Sunday, June 07, 2015

What is Fusion Energy Startup Tri Alpha Doing?

Of the handful of startup companies trying to achieve fusion energy via nontraditional methods, Tri Alpha Energy Inc. has always been the enigma. Publishing little and with no website, but apparently sitting on a cash pile in the hundreds of millions, the Foothill Ranch, California–based company has been the subject of intense curiosity and speculation. But last month Tri Alpha lifted the veil slightly with two papers revealing that its device, dubbed the colliding beam fusion reactor, has shown a 10-fold improvement in its ability to contain the hot particles needed for fusion over earlier devices at U.S. universities and national labs.

“They’ve improved things greatly and are moving in a direction that is quite promising,” says plasma physicist John Santarius of the Fusion Technology Institute at the University of Wisconsin, Madison.

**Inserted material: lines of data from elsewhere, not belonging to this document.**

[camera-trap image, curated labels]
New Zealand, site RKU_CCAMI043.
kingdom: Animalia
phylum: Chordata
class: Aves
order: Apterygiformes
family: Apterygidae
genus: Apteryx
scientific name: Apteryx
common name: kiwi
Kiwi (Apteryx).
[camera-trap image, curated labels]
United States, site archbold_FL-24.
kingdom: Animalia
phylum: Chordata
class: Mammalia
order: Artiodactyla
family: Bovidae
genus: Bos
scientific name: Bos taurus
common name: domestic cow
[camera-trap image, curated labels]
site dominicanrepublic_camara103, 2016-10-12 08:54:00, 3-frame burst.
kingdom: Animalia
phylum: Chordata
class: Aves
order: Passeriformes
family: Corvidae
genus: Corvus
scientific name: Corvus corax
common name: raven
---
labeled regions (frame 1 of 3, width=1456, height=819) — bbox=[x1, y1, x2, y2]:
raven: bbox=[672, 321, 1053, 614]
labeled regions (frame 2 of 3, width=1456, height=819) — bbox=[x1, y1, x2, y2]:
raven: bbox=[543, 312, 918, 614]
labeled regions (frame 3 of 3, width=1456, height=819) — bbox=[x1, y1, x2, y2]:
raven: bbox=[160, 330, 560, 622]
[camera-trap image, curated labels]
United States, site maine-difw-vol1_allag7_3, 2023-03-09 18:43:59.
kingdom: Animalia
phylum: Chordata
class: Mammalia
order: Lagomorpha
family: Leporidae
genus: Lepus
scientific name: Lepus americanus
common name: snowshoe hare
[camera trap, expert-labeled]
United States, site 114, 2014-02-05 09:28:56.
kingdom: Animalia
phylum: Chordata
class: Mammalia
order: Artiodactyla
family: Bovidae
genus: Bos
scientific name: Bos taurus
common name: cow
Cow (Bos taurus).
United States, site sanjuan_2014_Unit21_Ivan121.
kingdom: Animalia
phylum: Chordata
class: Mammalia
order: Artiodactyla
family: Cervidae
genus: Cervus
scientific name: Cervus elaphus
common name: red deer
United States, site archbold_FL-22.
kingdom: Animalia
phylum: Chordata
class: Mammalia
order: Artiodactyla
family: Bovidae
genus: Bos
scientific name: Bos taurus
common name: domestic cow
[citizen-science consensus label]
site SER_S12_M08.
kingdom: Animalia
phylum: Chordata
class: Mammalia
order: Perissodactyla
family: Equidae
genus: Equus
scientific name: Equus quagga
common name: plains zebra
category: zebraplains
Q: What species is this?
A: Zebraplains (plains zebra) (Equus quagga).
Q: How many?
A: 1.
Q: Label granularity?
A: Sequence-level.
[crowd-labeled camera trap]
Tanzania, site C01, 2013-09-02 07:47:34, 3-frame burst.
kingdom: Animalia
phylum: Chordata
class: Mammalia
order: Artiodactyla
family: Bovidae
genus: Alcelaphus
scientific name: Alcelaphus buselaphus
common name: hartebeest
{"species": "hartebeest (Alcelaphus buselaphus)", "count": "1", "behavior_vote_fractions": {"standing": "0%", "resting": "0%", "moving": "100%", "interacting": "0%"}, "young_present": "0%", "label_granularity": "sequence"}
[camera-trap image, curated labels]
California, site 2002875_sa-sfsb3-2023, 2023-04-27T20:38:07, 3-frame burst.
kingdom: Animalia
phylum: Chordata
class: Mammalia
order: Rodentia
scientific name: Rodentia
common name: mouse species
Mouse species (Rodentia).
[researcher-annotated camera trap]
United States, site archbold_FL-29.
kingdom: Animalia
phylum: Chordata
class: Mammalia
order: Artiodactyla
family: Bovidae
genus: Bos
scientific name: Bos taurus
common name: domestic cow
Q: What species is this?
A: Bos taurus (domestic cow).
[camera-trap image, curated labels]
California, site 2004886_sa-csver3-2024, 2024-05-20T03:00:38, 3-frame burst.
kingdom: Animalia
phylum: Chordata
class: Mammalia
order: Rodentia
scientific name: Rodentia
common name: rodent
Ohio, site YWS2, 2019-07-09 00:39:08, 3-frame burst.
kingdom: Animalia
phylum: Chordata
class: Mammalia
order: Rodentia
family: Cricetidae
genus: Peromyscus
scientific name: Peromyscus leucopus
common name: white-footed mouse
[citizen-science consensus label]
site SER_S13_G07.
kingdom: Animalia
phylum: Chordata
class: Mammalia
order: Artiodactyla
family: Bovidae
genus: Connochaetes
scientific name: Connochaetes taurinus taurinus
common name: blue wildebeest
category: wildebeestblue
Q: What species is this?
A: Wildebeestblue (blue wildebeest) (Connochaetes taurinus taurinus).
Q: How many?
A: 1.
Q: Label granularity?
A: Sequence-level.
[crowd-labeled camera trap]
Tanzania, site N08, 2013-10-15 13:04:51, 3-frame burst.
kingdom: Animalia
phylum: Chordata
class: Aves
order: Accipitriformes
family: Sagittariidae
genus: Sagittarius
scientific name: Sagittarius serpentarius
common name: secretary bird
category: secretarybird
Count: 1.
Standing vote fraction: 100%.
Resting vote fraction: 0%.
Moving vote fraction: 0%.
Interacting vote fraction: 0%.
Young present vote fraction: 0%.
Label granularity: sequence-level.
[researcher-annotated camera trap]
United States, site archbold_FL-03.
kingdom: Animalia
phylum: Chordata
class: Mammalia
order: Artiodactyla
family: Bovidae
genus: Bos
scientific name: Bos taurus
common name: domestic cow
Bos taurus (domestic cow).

Fusion energy seeks to replicate the power source of the sun and stars: heating atoms to enormous temperatures so that their nuclei slam together with enough force to overcome their mutual repulsion and fuse, releasing energy. The challenge on Earth is to confine plasma—an ionized gas, with electrons and nuclei separated—at high temperatures (greater than 150 million degrees Celsius) long enough for fusion reactions to occur. Most effort over the past 60 years of fusion research has focused on tokamaks—huge doughnut-shaped vessels that confine plasma with powerful magnets—and laser fusion, which uses high-energy laser pulses to squeeze tiny capsules of fuel. But between these low-density and high-density extremes there is a range of other approaches that have received little government funding. Now, startup companies are moving into that vacuum.